A Havana lawyer considers that this list “makes no sense legally speaking. It does not comply with the precepts of Resolution 1373/2001 of the United Nations National Security Council, on which the government alleges that list is based and which to begin with includes four deceased people, among whom are Manuel Ramón Cereijo and Sergio González Donut In addition to organizations such as Alfa 66, inactive for 35 years. Mixing Santiago Álvarez, accused by the government of being the mastermind of attacks with explosives in several hotels in Havana, with Otaola and Eliecer Ávila, for example, and accusing them of terrorism and its financing is legal gibberish.”

According to the Havana lawyer, this list is designed for the internal context. “It is a kind of guillotine directed at those in Cuba who maintain contacts or are followers of these ‘influencers’, groups or people. The regime has been cowardly: if they really consider that they are victims of terrorism, they should have accused the United States government. But “Obviously, they do not want to close the only door they have to try to negotiate and solve the systemic crisis that the country is experiencing with the White House.”

a boomerang

To the olive green dictatorship, that blacklist could become a boomerang, because Fidel Castro and the July 26 Movement (M-26) perpetrated actions based on violence that in some cases can be considered terrorism, such as the hijacking of a plane and bomb attacks. According to an estimate from the press of the time, between 1957 and 1958, sabotage of sugar industries and plants caused losses worth 23.3 million dollars, equivalent to 240 million in 2023.

In a compilation made by DIARIO LAS AMÉRICAS, from 1953 to 1958, the M-26 was involved in 138 acts of violence or sabotage that can be considered terrorism. On the night of November 10, 1958, following orders from Fidel Castro, action and sabotage groups of the M-26 detonated more than thirty bombs in Havana with the aim of preventing citizens from attending cinemas, theaters and nightclubs. . On December 1, 1958, Raúl Rolando Rodríguez, Pedro Valdés Orta, Erasmo Aponte, Manuel Fernández Falcón and Edmundo Ponce de León hijacked a Viscount plane that was taking flight 496 from Miami to Varadero, killing 17 of the twenty passengers, including three children and a pregnant woman.

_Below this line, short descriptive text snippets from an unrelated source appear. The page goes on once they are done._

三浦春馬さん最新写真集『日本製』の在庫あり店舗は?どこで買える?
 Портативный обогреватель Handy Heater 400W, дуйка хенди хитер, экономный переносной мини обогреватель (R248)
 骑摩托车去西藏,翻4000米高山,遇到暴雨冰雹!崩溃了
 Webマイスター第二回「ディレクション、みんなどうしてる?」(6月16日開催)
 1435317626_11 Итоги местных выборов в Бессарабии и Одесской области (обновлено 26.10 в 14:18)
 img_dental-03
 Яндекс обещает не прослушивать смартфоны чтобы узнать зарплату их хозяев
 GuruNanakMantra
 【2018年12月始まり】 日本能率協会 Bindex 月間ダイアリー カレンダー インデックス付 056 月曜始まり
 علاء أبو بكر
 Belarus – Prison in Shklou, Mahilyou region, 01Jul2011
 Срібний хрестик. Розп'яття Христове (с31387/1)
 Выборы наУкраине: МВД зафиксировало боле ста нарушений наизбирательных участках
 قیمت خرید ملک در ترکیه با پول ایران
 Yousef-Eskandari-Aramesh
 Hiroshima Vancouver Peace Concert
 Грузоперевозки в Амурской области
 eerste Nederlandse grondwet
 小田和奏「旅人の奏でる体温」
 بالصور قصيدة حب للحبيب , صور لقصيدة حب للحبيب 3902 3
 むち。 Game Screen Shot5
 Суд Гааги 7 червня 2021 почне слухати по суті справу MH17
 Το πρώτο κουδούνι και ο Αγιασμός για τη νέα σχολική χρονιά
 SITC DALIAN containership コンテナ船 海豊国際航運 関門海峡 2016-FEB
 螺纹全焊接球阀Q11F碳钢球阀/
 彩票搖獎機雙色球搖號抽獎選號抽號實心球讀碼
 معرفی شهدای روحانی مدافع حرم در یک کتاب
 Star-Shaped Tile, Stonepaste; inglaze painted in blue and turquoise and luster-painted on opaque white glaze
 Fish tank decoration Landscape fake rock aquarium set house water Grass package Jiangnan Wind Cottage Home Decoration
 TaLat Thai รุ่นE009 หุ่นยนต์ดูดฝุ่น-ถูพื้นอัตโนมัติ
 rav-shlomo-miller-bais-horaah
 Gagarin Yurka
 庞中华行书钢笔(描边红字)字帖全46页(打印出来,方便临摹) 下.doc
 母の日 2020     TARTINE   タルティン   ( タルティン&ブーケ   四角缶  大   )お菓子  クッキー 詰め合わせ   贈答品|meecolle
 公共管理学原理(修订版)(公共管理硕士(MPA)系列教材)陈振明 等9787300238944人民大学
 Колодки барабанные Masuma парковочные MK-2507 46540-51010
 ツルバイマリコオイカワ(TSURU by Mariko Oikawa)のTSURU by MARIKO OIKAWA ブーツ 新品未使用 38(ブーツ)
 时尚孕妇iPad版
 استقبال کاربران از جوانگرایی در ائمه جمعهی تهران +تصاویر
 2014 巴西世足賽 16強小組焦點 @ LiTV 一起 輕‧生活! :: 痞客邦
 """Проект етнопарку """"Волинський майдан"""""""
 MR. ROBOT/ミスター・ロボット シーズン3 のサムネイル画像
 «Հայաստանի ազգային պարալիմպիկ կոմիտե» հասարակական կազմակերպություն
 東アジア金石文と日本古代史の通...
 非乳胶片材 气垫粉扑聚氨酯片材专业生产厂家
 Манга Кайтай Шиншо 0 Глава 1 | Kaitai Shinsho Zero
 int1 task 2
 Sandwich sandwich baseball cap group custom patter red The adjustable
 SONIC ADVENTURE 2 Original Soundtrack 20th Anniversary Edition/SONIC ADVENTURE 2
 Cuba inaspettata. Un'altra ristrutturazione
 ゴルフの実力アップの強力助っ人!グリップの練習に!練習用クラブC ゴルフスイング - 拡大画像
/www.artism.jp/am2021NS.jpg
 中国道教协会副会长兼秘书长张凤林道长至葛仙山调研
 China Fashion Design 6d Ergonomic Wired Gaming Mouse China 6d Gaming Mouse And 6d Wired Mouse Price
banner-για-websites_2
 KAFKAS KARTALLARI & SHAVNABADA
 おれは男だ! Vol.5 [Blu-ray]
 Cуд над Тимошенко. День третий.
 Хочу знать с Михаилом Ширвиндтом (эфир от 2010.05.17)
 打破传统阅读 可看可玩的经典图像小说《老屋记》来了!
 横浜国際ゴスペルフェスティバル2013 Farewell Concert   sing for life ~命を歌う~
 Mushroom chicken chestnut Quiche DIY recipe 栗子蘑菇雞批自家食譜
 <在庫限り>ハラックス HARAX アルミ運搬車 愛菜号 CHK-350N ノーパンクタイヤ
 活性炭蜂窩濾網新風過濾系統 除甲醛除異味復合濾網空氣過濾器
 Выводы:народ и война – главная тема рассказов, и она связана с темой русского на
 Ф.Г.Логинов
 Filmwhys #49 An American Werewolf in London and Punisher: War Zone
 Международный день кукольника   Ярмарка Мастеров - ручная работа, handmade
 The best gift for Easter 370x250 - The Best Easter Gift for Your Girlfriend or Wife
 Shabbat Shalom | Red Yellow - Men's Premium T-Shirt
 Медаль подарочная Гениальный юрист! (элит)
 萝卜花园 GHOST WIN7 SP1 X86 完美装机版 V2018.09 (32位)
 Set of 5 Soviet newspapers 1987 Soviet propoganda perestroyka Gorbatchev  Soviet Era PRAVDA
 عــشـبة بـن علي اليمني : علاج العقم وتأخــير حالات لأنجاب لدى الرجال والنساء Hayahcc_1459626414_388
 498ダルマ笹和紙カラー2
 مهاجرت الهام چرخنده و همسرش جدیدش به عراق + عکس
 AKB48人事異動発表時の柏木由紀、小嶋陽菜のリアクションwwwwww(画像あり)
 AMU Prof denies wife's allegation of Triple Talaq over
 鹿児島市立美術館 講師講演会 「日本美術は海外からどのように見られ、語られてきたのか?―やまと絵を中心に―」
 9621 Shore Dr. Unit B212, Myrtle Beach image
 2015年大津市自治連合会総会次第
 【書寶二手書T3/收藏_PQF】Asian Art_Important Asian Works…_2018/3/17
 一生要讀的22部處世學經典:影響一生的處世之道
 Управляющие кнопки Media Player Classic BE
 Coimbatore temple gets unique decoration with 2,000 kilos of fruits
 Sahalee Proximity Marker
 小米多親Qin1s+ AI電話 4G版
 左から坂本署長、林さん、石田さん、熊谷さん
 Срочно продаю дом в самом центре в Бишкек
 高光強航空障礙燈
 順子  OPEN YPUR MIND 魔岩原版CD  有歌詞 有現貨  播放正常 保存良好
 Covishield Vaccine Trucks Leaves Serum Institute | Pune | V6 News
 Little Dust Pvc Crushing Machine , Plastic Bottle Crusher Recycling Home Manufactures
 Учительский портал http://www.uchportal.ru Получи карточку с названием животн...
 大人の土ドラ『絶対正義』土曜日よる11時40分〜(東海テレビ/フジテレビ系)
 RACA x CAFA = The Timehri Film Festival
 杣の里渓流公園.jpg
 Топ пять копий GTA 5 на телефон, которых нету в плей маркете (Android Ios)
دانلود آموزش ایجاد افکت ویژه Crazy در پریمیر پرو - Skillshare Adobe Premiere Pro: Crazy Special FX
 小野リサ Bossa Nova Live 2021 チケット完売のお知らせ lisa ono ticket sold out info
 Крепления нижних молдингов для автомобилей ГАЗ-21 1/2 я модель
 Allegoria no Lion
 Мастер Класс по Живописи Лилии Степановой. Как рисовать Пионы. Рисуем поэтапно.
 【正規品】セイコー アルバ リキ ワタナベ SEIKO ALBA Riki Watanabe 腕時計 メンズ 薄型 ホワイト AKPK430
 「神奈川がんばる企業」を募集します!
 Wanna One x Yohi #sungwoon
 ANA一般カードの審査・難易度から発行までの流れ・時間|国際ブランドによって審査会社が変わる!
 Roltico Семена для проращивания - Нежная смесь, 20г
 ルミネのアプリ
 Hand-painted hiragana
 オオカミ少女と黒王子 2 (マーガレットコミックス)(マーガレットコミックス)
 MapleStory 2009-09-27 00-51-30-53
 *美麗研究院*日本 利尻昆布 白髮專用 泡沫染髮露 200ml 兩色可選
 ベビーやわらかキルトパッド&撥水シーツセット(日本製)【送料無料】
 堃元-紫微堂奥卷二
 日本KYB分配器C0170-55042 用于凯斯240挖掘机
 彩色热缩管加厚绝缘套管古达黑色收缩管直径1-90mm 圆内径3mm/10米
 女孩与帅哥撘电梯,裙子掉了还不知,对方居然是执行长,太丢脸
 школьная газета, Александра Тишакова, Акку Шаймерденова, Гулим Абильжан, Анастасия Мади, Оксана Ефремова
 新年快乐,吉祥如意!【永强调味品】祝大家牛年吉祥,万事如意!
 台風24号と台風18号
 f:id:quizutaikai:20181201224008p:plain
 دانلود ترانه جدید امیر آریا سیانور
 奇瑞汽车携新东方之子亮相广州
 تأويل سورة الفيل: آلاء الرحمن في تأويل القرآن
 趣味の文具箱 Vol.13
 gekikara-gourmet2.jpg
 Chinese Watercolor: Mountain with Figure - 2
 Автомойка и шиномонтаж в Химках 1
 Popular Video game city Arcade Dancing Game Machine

Castroism is a philosophy based on the use of violence. The Cuban government financed and trained foreign groups today considered terrorists. More than twenty fugitives from US justice reside on the Island, such as Assata Shakur, accused of murdering two police officers in New Jersey in 1973 in cold blood. Since 1984 she has lived in Cuba, where she wrote the book Assata: An Autobiography. On May 2, 2013, the FBI added her back to the most wanted terrorist list and increased the reward for her capture to $2 million.

Today, the Havana government does not consider the ELN of Colombia, Hezbollah of Lebanon or Hamas in the Gaza Strip as terrorist groups. The list of real and verified terrorism by Fidel Castro and his revolution is yet to be made.